**Exercise goal:** Reproduce every line of the material below word for word, leaving out the picture.

**Data entries:**
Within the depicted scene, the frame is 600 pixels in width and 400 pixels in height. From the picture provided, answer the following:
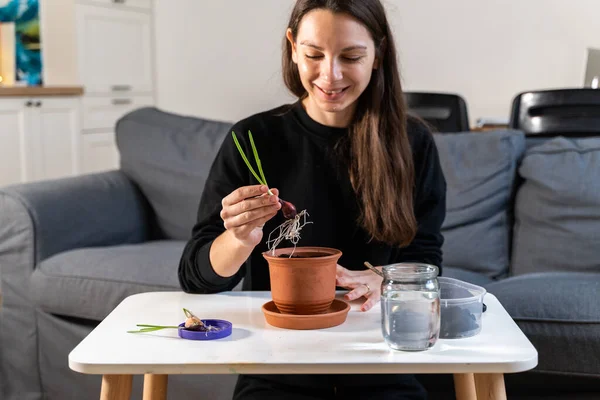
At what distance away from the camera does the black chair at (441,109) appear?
3.74 meters

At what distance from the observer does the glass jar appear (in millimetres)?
1088

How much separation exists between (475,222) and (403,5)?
9.31 feet

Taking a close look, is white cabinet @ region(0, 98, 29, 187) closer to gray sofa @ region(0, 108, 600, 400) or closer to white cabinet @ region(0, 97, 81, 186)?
white cabinet @ region(0, 97, 81, 186)

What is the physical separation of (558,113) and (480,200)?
0.90 metres

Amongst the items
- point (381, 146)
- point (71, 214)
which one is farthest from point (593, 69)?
point (381, 146)

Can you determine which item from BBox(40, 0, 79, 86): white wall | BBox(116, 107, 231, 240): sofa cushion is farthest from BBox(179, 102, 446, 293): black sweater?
BBox(40, 0, 79, 86): white wall

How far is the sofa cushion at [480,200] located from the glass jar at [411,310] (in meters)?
1.41

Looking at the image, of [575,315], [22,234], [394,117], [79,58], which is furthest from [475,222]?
[79,58]

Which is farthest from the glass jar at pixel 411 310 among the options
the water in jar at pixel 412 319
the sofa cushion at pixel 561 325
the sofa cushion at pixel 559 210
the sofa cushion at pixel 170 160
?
the sofa cushion at pixel 170 160

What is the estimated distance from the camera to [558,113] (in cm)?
322

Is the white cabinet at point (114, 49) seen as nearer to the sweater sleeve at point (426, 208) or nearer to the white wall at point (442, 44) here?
the white wall at point (442, 44)

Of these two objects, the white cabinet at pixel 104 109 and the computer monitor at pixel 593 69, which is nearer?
the computer monitor at pixel 593 69

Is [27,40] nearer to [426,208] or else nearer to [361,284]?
[426,208]

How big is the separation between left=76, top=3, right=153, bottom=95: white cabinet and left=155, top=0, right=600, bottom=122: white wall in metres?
0.23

**Finished task:**
Within the depicted scene, the frame is 600 pixels in width and 400 pixels in height. From the picture provided, answer the following:
At what distance away from the camera does the black chair at (441,109) appear?
3.74 meters

At what distance from the observer does the glass jar appear (in millimetres)?
1088

How much separation exists between (475,222) and (403,5)?
9.31 feet

Taking a close look, is white cabinet @ region(0, 98, 29, 187) closer to gray sofa @ region(0, 108, 600, 400) or closer to white cabinet @ region(0, 97, 81, 186)?
white cabinet @ region(0, 97, 81, 186)

What is the physical separation of (558,113) and (480,200)?
0.90 metres

Amongst the items
- point (381, 146)
- point (71, 214)
which one is farthest from point (593, 69)?
point (381, 146)

Can you determine which item from BBox(40, 0, 79, 86): white wall | BBox(116, 107, 231, 240): sofa cushion is farthest from BBox(179, 102, 446, 293): black sweater?
BBox(40, 0, 79, 86): white wall

How far is the sofa cushion at [480,200] located from the glass jar at [411,310] (in meters)?
1.41

Looking at the image, of [575,315], [22,234], [394,117], [79,58], which is furthest from [475,222]?
[79,58]

Which is farthest from the glass jar at pixel 411 310 among the options
the water in jar at pixel 412 319
the sofa cushion at pixel 561 325
the sofa cushion at pixel 559 210
the sofa cushion at pixel 170 160
?
the sofa cushion at pixel 170 160

What is the estimated distance from the camera to [558,113] (in cm)?
322

Is the white cabinet at point (114, 49) seen as nearer to the sweater sleeve at point (426, 208) or nearer to the white wall at point (442, 44) here?
the white wall at point (442, 44)

Of these two objects, the white cabinet at pixel 104 109 and the computer monitor at pixel 593 69, which is nearer?
the computer monitor at pixel 593 69

Is [27,40] nearer to [426,208] or else nearer to [361,284]?
[426,208]

How big is the separation between left=76, top=3, right=153, bottom=95: white cabinet and left=155, top=0, right=600, bottom=122: white wall in metres?
0.23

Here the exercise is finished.